What is Arbitrage Trading?
Arbitrage trading is the act of buying and selling an asset at the same time from two virtual exchanges. Here, a trader needs to spot a difference in the price of the same cryptocurrency offered on different exchanges. For instance, Coinmarketcap’s platform currently shows that Bitcoin is trading at $3,898.99 and $4,037.32 on BIT-Z and BCEX respectively.
That being the case, a trader can decide to take advantage of the price difference by buying Bitcoin on BIT-Z and selling it on BCEX. The process can either be carried out manually or automatically with the use of high-frequency trading software that monitors the differential on exchanges. Thus, arbitrage trading is not only used in crypto markets but that of stocks and bonds.
Why Does Arbitrage Occur?
The differences in the price of a particular virtual currency can be attributed to some factors. Notable among them is the geographical location of the exchange which can influence digital currencies on its platform. This is because there is no international price fixed for them.

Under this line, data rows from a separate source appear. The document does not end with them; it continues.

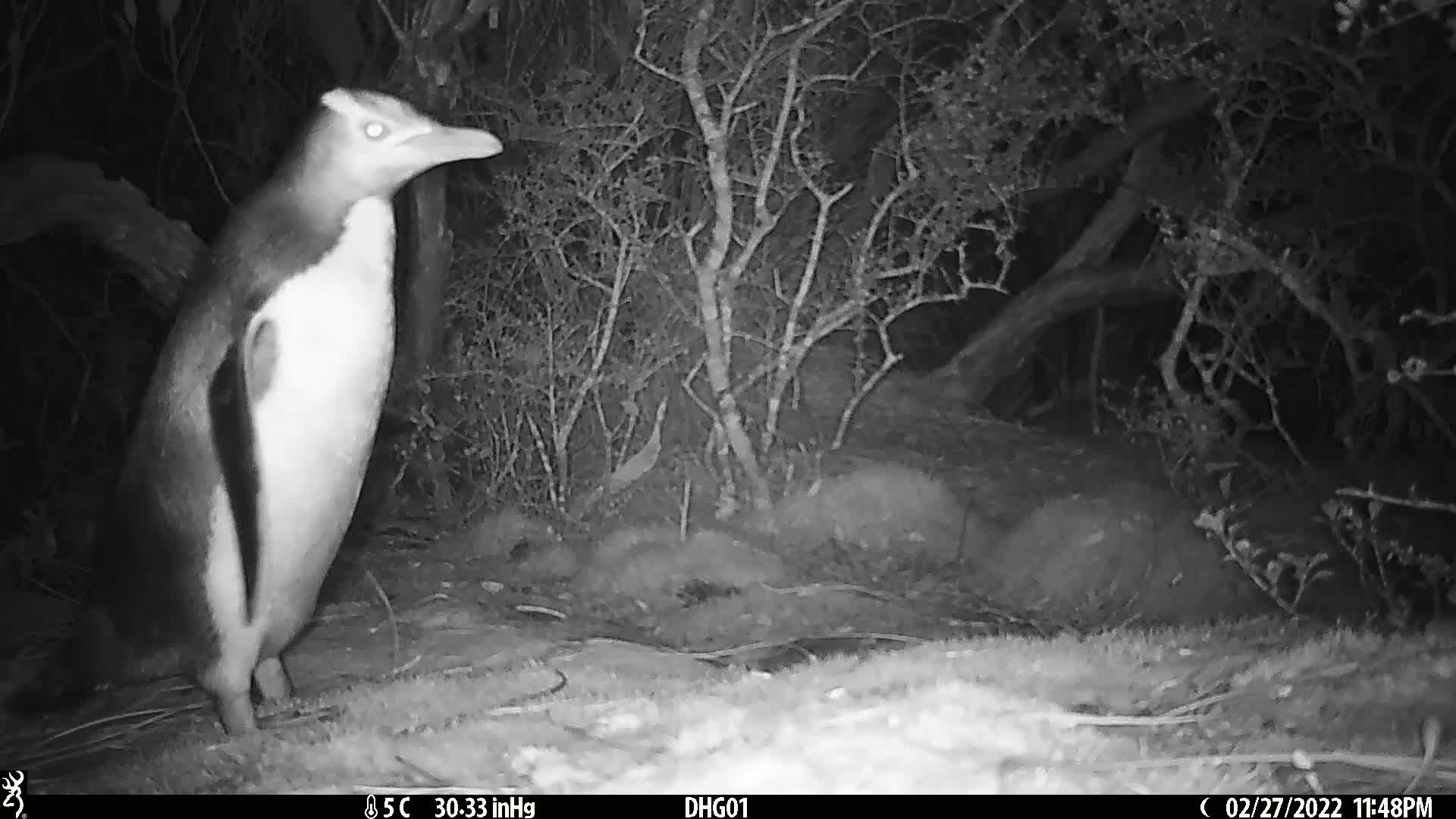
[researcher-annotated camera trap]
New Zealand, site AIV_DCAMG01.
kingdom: Animalia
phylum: Chordata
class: Aves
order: Sphenisciformes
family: Spheniscidae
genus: Megadyptes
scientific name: Megadyptes antipodes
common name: yellow-eyed penguin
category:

An instance is the case of Golix, a Zimbabwean-based exchange where Bitcoin was about 30 to 40% higher than what was traded on other exchanges in 2018. The big gap could be blamed on the level of the recession in the country, high demand for Bitcoin, and limited exchanges to meet these demands.
How to Profit from Arbitrage Trading?
While this is another opportunity to earn, one must be willing to invest massively to make meaningful returns from such trades. In this case, up to $100,000 may be required to make the final profit generated from these sales count.

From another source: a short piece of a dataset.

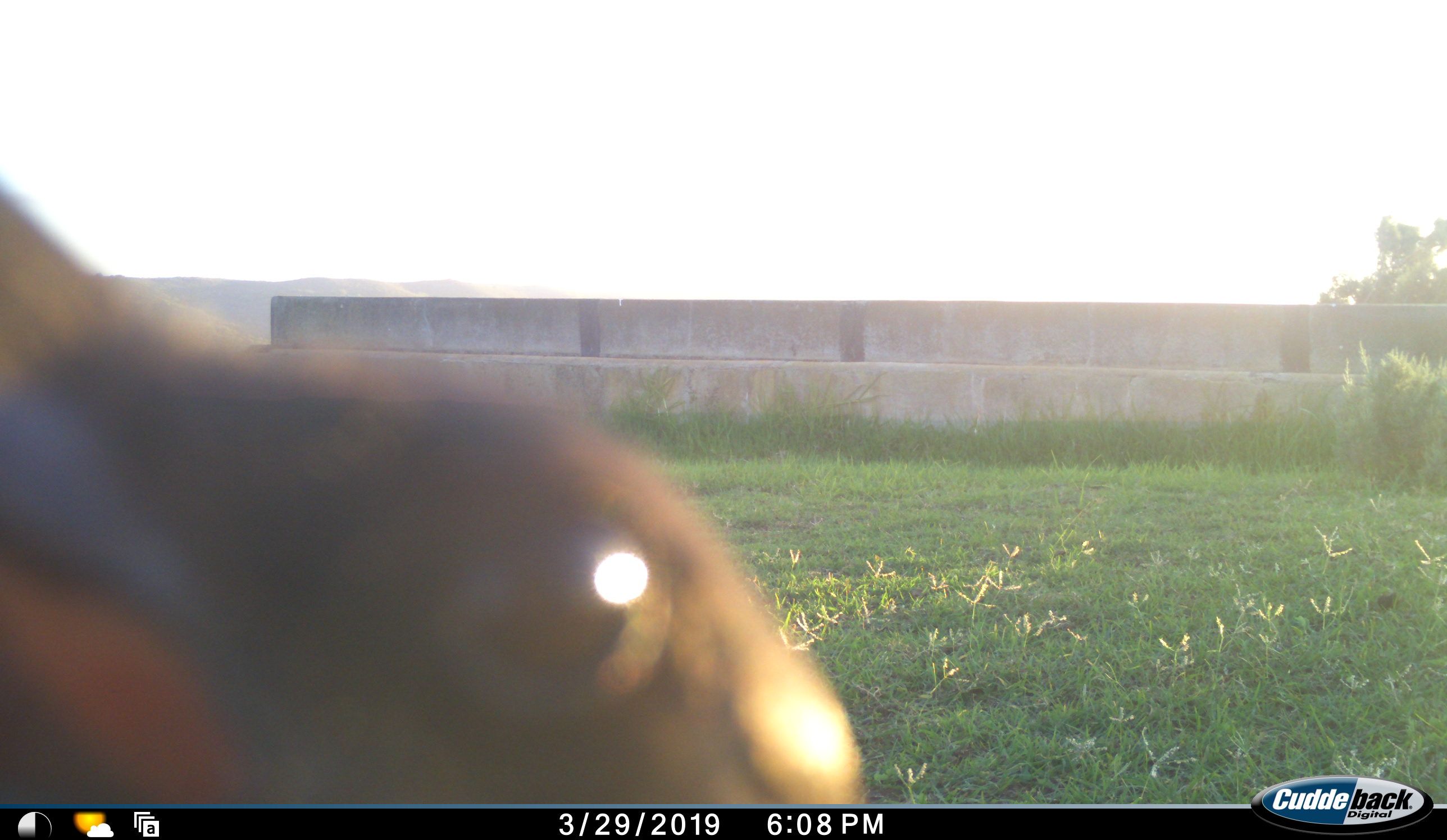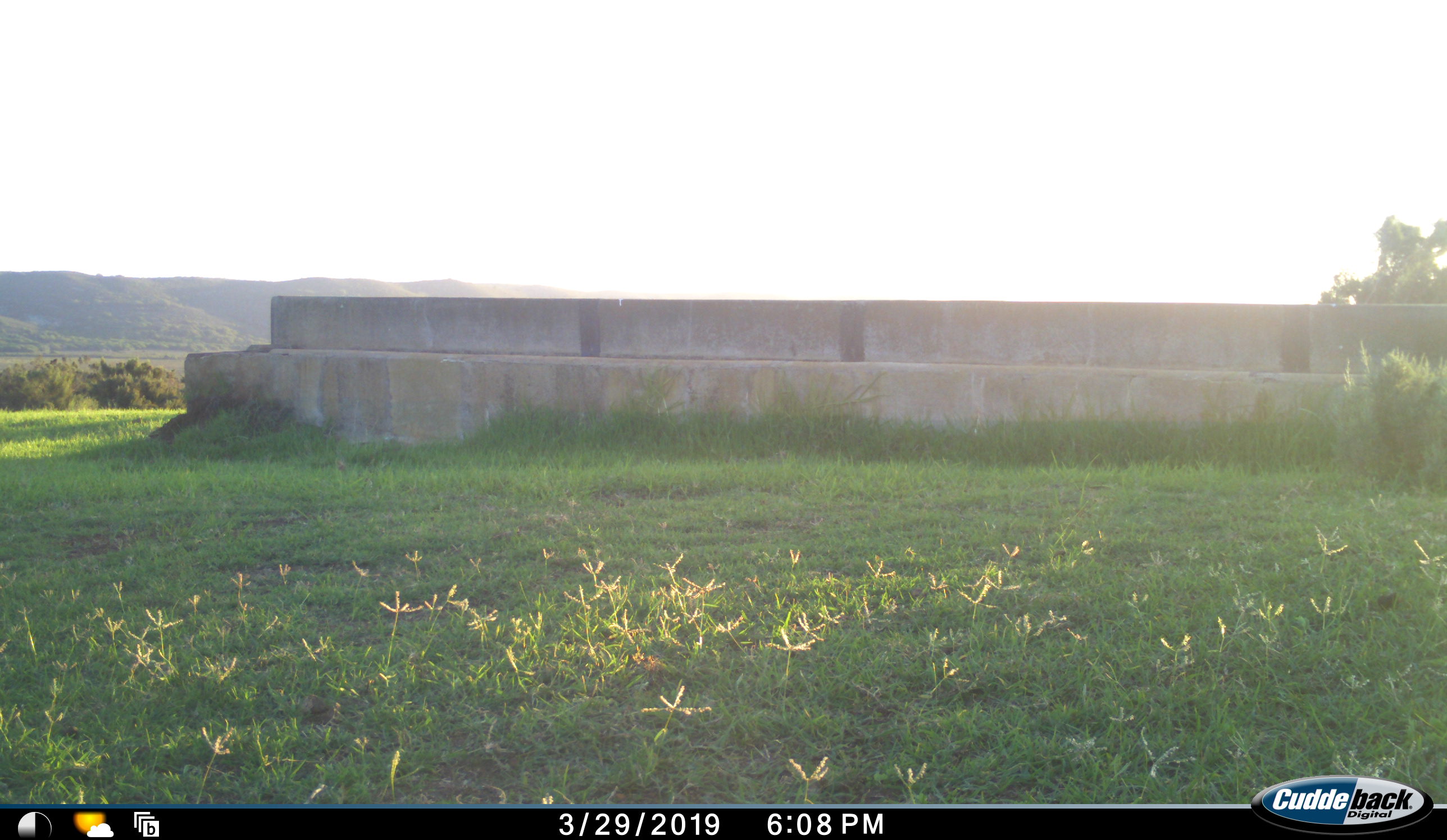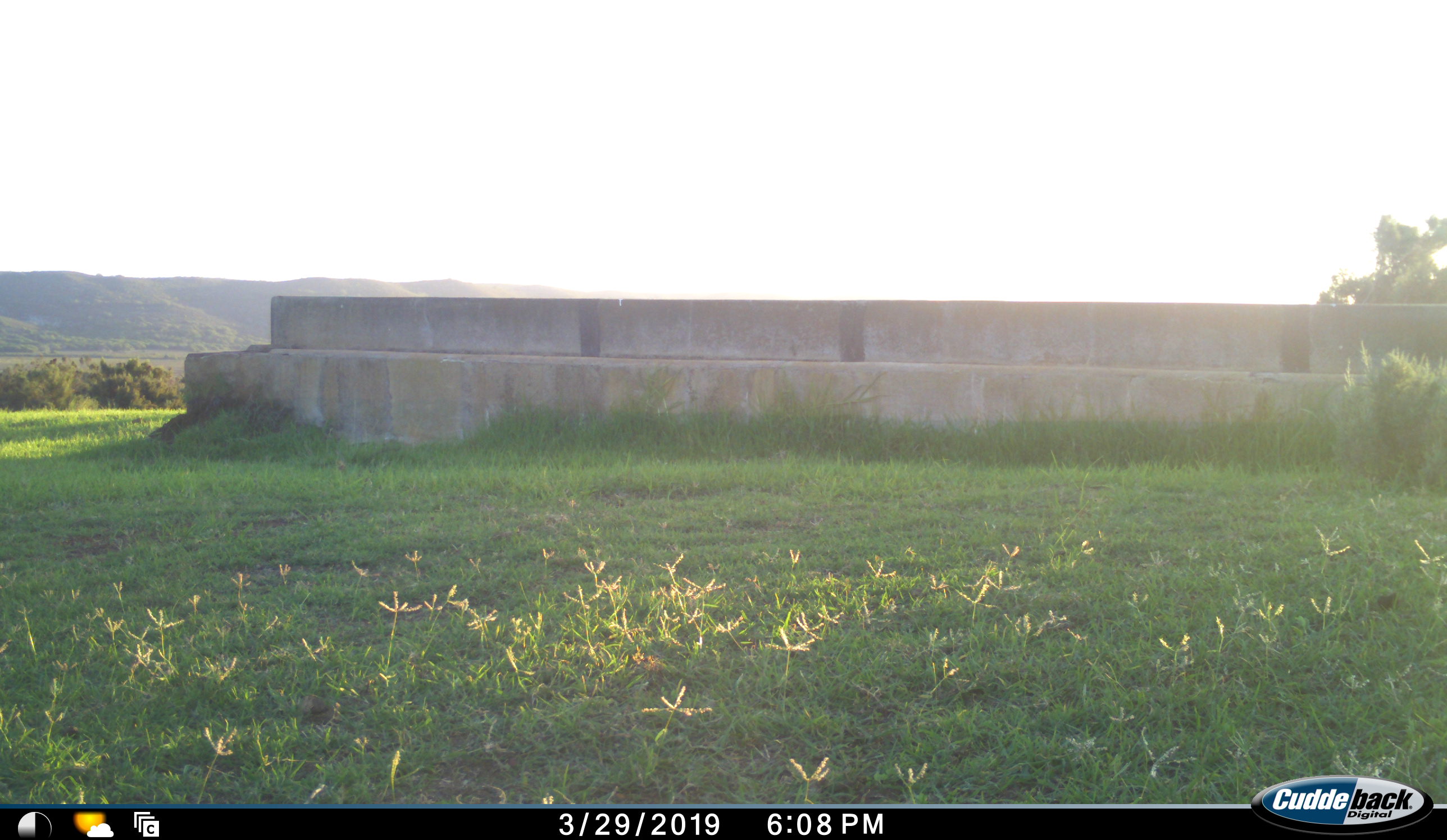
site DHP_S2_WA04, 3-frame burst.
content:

There is also the fees that will be paid for transactions and withdrawals to consider. Thus, spending a couple of dollars as a small investor may not cut it. That is why the process is mostly carried out by whales who own cryptocurrencies in large amounts.
Risks Involved in Arbitrage Trading
Unarguably, the arbitrage opportunity looks good and sounds good, but it comes with its risks. Notable among them is the liquidity problem. While Bitcoin has a large market cap, it may still be difficult to buy bitcoins, up to 20,000 BTC at once, and on completion, the arbitrage opportunity would’ve been lost.
The same goes for being able to sell off such funds before the actual market price of the cryptocurrency catches up with each exchange. On the other hand, buying and dispensing funds may not be a problem for stocks and bonds market given that their market is larger.
That aside, there is also the high transaction fees to consider since they vary from one exchange to the other. Even though there are platforms that do not charge fees, it is possible that it is an unpopular one. Likewise, it may take too long for the funds to be sent back and forth. Thus, for every minute wasted, a trader could end up with losses due to tp the volatile nature of cryptocurrencies.